Background : Pulsed field gel electrophoresis (PFGE) is the gold standard for MRSA molecular epidemiology but more objective typing methods are available.
Objective : To determine the utility of combinations of molecular typing methods for categorizing MRSA isolates into traditional healthcare-associated (HCA)-MRSA (SCCmec type II) and community-associated (CA)-MRSA (USA 300), characterizing HCA and SCCmec type IV MRSA isolates, and determining clonal lineage.
Methods : MRSA isolates including a random selection of nasal and clinical isolates, consecutive blood isolates and consecutive colonizing nasal isolates collected from 2/2008 to 8/2009 were investigated. All were SCCmec typed and SCCmec IV isolates underwent SCCmec junkyard region (J) PCR subtyping. All SCCmec IV and a subset of consecutive nasal SCCmec II MRSA isolates underwent PFGE, spa typing, and pvl/arcA detection. A convenience sample of SCCmec IV and the consecutive nasal SCCmec II subset underwent MLST, spa-BURP, and MLST BURST analysis. Sensitivity, specificity, positive predictive value (PPV), and negative predictive value (NPV) of combinations of SCCmec subtype IVa, spa type t008, pvl, and/or arcA positivity in identifying USA 300 vs. non-USA 300 MRSA among SCCmec IV isolates were calculated.
Results: A total of 1124 were typed. SCCmec II HCA-MRSA was predominant, n=757 (67%). SCCmec IV-USA 300 was the second most common strain type, n= 211 (19%); the majority was SCCmec subtype IVa and pvl/arcA (+).
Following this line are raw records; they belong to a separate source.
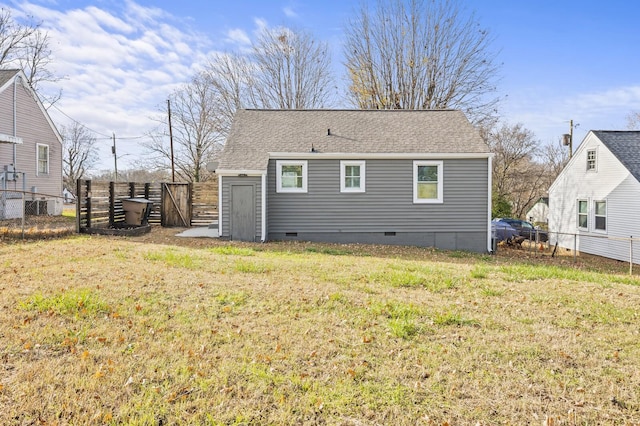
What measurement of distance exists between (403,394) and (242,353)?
5.37 feet

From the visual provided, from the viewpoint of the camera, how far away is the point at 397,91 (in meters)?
26.6

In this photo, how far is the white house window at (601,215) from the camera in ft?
60.6

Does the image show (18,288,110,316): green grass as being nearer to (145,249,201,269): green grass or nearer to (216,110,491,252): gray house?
(145,249,201,269): green grass

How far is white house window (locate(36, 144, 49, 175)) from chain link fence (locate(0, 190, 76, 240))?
4.45 feet

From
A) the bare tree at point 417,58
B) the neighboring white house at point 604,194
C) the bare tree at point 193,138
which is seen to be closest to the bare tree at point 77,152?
the bare tree at point 193,138

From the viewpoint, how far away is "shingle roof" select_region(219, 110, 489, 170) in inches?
530

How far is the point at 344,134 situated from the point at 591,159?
13.9 m

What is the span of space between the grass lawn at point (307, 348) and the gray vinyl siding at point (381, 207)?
A: 6.35m

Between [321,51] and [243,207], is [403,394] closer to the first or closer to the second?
[243,207]

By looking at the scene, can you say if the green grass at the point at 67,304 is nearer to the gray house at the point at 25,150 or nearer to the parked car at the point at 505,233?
the gray house at the point at 25,150

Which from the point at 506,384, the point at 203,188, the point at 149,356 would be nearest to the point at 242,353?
the point at 149,356

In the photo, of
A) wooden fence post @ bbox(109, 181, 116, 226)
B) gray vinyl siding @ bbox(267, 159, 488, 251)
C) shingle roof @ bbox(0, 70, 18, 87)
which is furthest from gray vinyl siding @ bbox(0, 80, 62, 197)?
gray vinyl siding @ bbox(267, 159, 488, 251)

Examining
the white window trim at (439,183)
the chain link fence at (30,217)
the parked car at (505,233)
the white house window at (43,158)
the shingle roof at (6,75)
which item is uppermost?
the shingle roof at (6,75)

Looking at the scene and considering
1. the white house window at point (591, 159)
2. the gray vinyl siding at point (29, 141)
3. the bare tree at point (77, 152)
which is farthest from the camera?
the bare tree at point (77, 152)
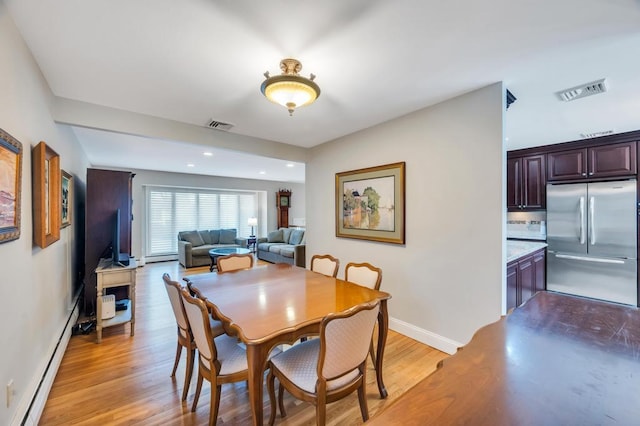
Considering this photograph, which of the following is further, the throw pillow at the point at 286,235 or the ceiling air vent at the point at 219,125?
the throw pillow at the point at 286,235

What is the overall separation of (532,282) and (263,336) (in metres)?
3.66

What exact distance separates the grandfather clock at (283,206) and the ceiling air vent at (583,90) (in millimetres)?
7675

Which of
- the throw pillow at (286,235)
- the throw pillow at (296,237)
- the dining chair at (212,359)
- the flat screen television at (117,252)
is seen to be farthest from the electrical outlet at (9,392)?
the throw pillow at (286,235)

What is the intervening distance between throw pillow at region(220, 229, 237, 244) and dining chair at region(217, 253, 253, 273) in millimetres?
4903

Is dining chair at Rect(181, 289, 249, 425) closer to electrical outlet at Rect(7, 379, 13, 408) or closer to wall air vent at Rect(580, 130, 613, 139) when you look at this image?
electrical outlet at Rect(7, 379, 13, 408)

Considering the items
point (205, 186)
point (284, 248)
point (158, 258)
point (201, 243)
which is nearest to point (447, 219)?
point (284, 248)

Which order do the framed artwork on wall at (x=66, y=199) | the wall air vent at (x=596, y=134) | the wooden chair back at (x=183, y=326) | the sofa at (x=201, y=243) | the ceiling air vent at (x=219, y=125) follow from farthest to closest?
1. the sofa at (x=201, y=243)
2. the wall air vent at (x=596, y=134)
3. the ceiling air vent at (x=219, y=125)
4. the framed artwork on wall at (x=66, y=199)
5. the wooden chair back at (x=183, y=326)

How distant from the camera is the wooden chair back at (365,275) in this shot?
7.55 ft

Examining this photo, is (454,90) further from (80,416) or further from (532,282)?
(80,416)

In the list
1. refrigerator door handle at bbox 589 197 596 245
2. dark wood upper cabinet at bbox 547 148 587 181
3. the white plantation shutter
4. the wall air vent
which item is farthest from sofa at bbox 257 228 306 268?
the wall air vent

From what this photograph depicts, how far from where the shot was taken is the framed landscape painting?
300 cm

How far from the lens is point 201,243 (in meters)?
7.15

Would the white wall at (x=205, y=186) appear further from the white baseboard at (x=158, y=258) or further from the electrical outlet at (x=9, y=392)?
the electrical outlet at (x=9, y=392)

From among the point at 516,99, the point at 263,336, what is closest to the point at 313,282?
the point at 263,336
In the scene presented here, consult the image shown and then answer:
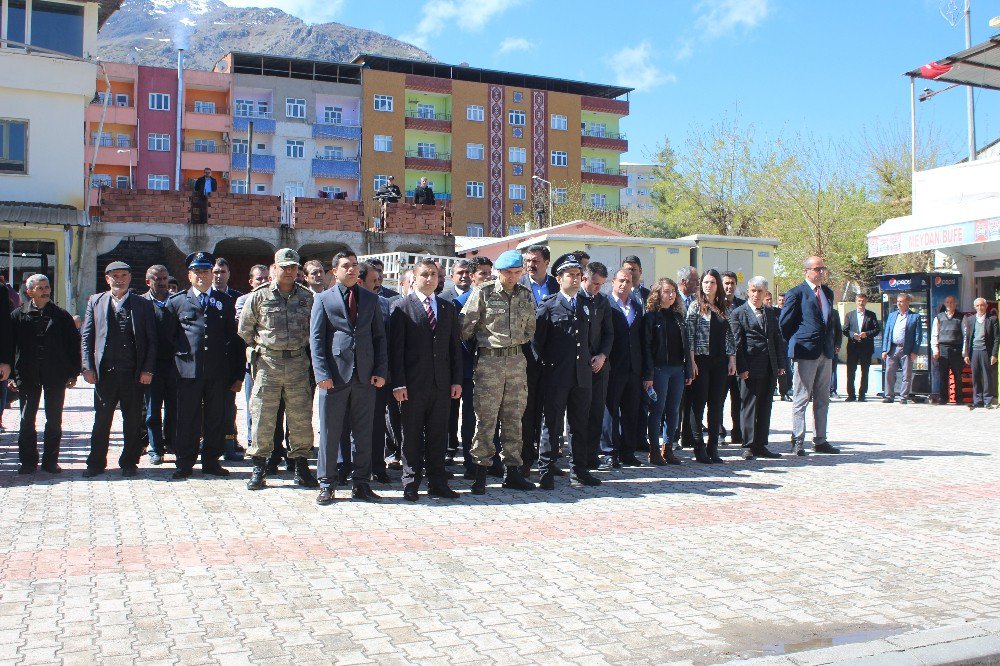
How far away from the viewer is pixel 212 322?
30.2ft

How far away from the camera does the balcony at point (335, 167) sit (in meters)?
69.3

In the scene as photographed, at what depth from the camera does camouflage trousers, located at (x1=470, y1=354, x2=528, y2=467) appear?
835 cm

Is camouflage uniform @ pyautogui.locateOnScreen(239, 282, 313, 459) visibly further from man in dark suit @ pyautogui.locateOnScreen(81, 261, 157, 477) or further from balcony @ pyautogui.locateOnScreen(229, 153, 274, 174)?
balcony @ pyautogui.locateOnScreen(229, 153, 274, 174)

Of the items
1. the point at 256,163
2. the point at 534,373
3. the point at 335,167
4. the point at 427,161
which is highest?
the point at 427,161

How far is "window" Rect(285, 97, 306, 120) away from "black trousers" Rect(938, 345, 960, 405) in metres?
57.9

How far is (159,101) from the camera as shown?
2566 inches

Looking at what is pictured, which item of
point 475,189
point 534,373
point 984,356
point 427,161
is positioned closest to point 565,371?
point 534,373

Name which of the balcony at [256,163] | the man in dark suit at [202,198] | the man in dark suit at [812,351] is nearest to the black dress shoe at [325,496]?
the man in dark suit at [812,351]

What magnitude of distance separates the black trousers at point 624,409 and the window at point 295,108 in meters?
62.5

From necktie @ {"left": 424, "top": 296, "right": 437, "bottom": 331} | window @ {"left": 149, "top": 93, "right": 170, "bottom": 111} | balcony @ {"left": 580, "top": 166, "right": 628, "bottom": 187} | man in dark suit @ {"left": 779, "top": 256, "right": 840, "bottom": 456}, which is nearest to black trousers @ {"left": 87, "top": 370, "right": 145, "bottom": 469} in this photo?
necktie @ {"left": 424, "top": 296, "right": 437, "bottom": 331}

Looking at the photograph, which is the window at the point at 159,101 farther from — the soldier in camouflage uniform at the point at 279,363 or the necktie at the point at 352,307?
the necktie at the point at 352,307

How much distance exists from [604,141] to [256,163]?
27872 mm

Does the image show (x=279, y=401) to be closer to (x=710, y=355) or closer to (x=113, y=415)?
(x=113, y=415)

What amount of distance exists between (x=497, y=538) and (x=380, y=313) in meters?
2.44
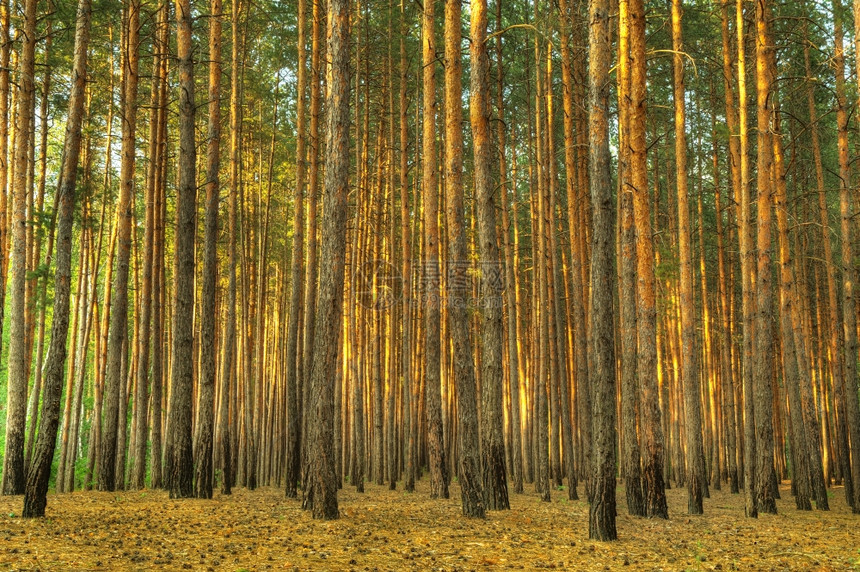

The majority in the consecutive SCCmec II subset (n=51) was USA 100 and pvl/arcA (-). A variety of spa types was observed for both USA 300 and USA 100 MRSA, although most were spa t008 and t002, respectively. For SCCmec IV MRSA isolates (n=344), (+) arcA detection alone and in combination with SCCmec-J IVa gave the highest sensitivity in detecting USA 300, followed by combinations with (+) pvl (Table). Combinations with arcA and SCCmec J subtyping followed by pvl had the highest specificity. Most SCCmec IV isolates belonged to spa-clonal complex (CC) 008 and MLST-CC8. The SCCmec II subset was predominantly spa-CC002 and MLST-CC5.
Conclusions : In our hospital, SCCmec typing efficiently identified HCA (SCCmec II) and possible CA-MRSA (SCCmec IV). The addition of SCCmec J subtyping, arcA, and pvl detection had excellent performance characteristics while spa typing had excellent specificity/ PPV but lower sensitivity/NPV for detecting USA 300 isolates among SCCmec IV MRSA. There was good correlation between CCs identified by spa typing and MLST.